Gross debt ratio (IMF): The gross debt ratio (IMF) shows the ratio of gross debt as defined by the International Monetary Fund to nominal gross domestic product (GDP). Gross debt is calculated as total liabilities less shares and other equity and less financial derivatives and employee stock options. Negotiable liabilities are recognized at fair value.
Net debt ratio: The net debt ratio expresses net debt as a percentage of GDP. Net debt is comprised of gross debt as defined by the IMF minus financial assets corresponding to debt instruments. Such financial assets include monetary gold and special drawing rights, currency and deposits, debt securities, loans, insurance policies, pensions, standardized guarantee schemes, and other accounts receivable.

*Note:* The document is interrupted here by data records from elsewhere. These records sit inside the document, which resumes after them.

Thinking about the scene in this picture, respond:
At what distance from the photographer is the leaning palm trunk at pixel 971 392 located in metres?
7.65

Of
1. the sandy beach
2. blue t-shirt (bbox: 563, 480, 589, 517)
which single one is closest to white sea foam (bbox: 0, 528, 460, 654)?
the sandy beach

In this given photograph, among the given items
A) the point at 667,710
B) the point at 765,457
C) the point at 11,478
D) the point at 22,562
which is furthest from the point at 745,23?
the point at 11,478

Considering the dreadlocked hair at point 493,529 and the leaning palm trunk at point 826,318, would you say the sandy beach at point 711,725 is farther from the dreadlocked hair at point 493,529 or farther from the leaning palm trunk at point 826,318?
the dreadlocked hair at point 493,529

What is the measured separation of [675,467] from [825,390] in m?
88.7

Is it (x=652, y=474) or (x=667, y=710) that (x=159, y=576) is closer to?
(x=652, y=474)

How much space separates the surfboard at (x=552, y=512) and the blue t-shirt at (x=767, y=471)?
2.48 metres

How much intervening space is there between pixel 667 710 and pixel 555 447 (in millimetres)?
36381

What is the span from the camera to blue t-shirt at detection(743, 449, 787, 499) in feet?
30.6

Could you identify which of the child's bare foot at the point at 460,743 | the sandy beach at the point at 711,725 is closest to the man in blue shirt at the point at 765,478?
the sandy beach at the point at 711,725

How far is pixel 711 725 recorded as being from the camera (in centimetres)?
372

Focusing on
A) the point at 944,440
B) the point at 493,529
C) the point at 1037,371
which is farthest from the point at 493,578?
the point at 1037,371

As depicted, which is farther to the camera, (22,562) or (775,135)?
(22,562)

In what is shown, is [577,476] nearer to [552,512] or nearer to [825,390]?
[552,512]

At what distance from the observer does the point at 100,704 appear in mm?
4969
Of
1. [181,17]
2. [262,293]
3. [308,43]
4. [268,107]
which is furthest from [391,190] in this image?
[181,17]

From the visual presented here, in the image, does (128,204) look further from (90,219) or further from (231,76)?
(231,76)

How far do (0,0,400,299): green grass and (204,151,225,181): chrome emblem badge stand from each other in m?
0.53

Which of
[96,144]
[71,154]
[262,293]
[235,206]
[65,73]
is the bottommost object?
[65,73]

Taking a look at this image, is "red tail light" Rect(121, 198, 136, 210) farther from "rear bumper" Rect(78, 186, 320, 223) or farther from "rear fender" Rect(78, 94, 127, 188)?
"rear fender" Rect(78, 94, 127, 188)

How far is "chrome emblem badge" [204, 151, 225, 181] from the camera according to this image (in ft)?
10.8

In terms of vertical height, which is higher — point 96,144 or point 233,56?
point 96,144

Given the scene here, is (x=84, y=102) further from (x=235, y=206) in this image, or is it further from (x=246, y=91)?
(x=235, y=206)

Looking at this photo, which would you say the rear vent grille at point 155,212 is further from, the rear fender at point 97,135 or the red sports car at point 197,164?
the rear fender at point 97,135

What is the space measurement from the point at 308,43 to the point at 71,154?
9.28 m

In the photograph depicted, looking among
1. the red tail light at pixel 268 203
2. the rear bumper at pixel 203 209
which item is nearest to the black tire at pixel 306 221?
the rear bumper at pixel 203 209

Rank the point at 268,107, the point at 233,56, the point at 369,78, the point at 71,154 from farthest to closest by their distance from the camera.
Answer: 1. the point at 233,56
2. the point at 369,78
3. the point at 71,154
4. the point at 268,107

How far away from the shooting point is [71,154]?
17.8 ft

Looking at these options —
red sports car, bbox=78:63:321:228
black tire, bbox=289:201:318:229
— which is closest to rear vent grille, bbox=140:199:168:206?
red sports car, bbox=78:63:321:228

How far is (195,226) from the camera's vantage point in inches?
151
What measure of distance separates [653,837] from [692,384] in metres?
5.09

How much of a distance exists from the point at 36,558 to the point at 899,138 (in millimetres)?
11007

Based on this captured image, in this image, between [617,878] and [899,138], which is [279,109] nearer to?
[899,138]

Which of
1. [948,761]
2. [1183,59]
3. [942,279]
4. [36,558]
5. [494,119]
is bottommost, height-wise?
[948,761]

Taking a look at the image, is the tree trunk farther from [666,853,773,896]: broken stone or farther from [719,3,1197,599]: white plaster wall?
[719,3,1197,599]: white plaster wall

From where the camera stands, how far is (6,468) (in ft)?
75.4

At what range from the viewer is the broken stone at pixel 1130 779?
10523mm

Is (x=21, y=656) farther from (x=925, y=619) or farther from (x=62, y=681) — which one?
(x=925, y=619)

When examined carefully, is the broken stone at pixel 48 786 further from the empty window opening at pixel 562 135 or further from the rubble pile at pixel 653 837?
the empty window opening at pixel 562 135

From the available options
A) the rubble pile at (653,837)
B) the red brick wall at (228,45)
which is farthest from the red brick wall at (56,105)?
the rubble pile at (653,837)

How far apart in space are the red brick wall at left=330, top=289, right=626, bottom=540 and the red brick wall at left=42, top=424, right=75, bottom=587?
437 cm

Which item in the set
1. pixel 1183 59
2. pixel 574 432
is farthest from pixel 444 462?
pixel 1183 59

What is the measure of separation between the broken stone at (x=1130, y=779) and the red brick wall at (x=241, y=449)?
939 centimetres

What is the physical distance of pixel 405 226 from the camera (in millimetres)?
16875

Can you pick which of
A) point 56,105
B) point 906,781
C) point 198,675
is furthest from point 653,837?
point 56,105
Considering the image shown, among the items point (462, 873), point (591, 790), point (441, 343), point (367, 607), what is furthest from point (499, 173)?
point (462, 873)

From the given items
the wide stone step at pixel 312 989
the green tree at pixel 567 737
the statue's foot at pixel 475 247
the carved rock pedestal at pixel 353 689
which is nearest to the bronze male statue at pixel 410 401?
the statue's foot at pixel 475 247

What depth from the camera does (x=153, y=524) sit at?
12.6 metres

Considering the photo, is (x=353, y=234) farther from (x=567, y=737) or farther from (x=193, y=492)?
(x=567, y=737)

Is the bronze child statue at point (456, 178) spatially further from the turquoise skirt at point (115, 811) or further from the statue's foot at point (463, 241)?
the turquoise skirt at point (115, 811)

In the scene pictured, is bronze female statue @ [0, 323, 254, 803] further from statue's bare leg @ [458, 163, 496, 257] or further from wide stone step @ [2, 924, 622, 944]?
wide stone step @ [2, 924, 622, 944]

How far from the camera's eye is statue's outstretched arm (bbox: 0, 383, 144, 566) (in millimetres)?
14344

Maastricht debt ratio: The Maastricht debt ratio shows the ratio of gross debt in accordance with the Maastricht criteria to nominal GDP. The debt used for calculating this indicator includes the following financial instruments on the liabilities side of the balance sheet using the GFS Model: currency and deposits, debt instruments and loans. However, in accordance with the Maastricht definition, these are measured at nominal value instead of fair value.
As the IMF definition of debt is broader, IMF debt is higher than debt in accordance with the Maastricht definition. The IMF net debt ratio provides a comprehensive view of a country's debt situation. It quantifies a country's ability to repay debt, taking account of its financial assets.
The Maastricht debt ratio is specifically for countries in the euro area. It is often used to verify whether a country meets the requirements for adopting the euro. The ratio is designed to ensure that countries maintain sound fiscal discipline and do not have excessive debt.